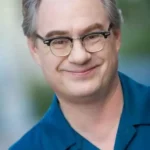 John Billingsley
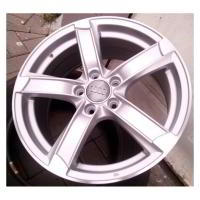 Литой колесный диск Audi Replica A79 SF 8,0x18 5x112 ET39 D66,6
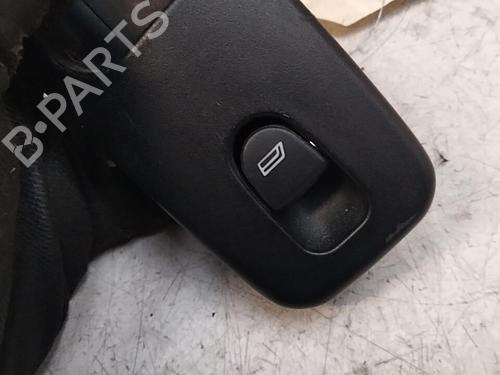 Used Left rear window switch ALFA ROMEO 166 (936_) 2.4 JTD (936AXA00, 936A3B00) (150 hp) 28770974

⁂

▸ Problem to solve: When you return the listing, keep it exact and omit any pictures it holds.

▸ Task response:
 John Billingsley
 Литой колесный диск Audi Replica A79 SF 8,0x18 5x112 ET39 D66,6
 Used Left rear window switch ALFA ROMEO 166 (936_) 2.4 JTD (936AXA00, 936A3B00) (150 hp) 28770974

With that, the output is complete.